Web scraping is a perfect use case for multithreading because it's I/O-bound (waiting for network responses). Using threads can significantly speed up scraping multiple URLs.

## What We'll Learn

1. Sequential vs Concurrent Web Scraping
2. Using ThreadPoolExecutor for Scraping
3. Practical Example with Multiple URLs
4. Error Handling in Concurrent Scraping
5. Best Practices

---

## 1. Sequential Web Scraping (Slow)

Traditional approach - fetching URLs one at a time.

In [None]:
import time

# Note: This example doesn't require actual web requests
# We simulate HTTP requests to demonstrate the concept

def fetch_url_sequential(url):
    """Simulate fetching a URL (replace with actual requests.get(url))"""
    print(f"Fetching: {url}")
    time.sleep(1)  # Simulate network delay
    return f"Content from {url}"

# List of URLs to scrape
urls = [
    "https://example.com/page1",
    "https://example.com/page2",
    "https://example.com/page3",
    "https://example.com/page4",
    "https://example.com/page5",
]

# Sequential scraping
print("=== Sequential Scraping ===")
start_time = time.time()

results = []
for url in urls:
    result = fetch_url_sequential(url)
    results.append(result)

elapsed = time.time() - start_time
print(f"\nTime taken: {elapsed:.2f} seconds")
print(f"URLs scraped: {len(results)}")

---

## 2. Concurrent Web Scraping with ThreadPoolExecutor (Fast)

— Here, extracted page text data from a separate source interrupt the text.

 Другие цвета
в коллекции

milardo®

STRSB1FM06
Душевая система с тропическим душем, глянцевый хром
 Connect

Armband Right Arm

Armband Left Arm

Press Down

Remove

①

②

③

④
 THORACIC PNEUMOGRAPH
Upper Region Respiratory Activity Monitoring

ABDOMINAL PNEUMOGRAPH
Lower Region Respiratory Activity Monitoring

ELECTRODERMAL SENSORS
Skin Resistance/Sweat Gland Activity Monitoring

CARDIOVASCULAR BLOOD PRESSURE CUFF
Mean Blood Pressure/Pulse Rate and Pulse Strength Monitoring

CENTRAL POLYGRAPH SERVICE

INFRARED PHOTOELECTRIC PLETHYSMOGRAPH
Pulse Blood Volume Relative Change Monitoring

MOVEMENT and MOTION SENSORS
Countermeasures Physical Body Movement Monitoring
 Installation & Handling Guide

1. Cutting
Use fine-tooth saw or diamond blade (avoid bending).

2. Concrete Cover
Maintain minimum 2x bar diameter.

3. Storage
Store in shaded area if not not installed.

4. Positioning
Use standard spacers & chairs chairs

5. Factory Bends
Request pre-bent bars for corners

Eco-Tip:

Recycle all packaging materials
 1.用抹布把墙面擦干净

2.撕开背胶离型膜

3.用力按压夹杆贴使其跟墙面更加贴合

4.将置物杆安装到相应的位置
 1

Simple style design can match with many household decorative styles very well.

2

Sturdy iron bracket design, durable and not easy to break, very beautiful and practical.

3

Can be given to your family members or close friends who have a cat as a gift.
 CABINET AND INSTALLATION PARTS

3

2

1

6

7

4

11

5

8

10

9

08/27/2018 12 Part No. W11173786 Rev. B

Using multithreading to fetch multiple URLs simultaneously.

In [None]:
from concurrent.futures import ThreadPoolExecutor, as_completed
import time

def fetch_url_concurrent(url):
    """Simulate fetching a URL with threading"""
    print(f"Fetching: {url}")
    time.sleep(1)  # Simulate network delay
    return f"Content from {url}"

urls = [
    "https://example.com/page1",
    "https://example.com/page2",
    "https://example.com/page3",
    "https://example.com/page4",
    "https://example.com/page5",
]

# Concurrent scraping with ThreadPoolExecutor
print("=== Concurrent Scraping with ThreadPoolExecutor ===")
start_time = time.time()

with ThreadPoolExecutor(max_workers=5) as executor:
    # Submit all tasks
    future_to_url = {executor.submit(fetch_url_concurrent, url): url for url in urls}
    
    # Collect results as they complete
    results = []
    for future in as_completed(future_to_url):
        url = future_to_url[future]
        try:
            result = future.result()
            results.append(result)
            print(f"✓ Completed: {url}")
        except Exception as e:
            print(f"✗ Error fetching {url}: {e}")

elapsed = time.time() - start_time
print(f"\nTime taken: {elapsed:.2f} seconds")
print(f"URLs scraped: {len(results)}")
print(f"Speed improvement: ~{5/elapsed:.1f}x faster!")

---

## Summary

**Key Takeaways:**

1. **Web Scraping is I/O-Bound**: Perfect for multithreading
2. **Speed Improvement**: Can be 5-10x faster with threads
3. **ThreadPoolExecutor**: Simplest approach for concurrent scraping
4. **Error Handling**: Always handle exceptions for individual URLs
5. **Respectful Scraping**:
   - Don't overwhelm servers (limit max_workers)
   - Add delays if needed
   - Respect robots.txt
   - Use User-Agent headers

**Real-World Usage:**
```python
# With actual requests library:
import requests
from concurrent.futures import ThreadPoolExecutor

def scrape_url(url):
    response = requests.get(url)
    # Parse with BeautifulSoup, extract data, etc.
    return response.text

with ThreadPoolExecutor(max_workers=10) as executor:
    results = executor.map(scrape_url, urls)
```

**Benefits:**
- Dramatically faster for multiple URLs
- Simple to implement
- Handles errors gracefully
- Scales well for I/O-bound operations

Multithreading makes web scraping practical and efficient!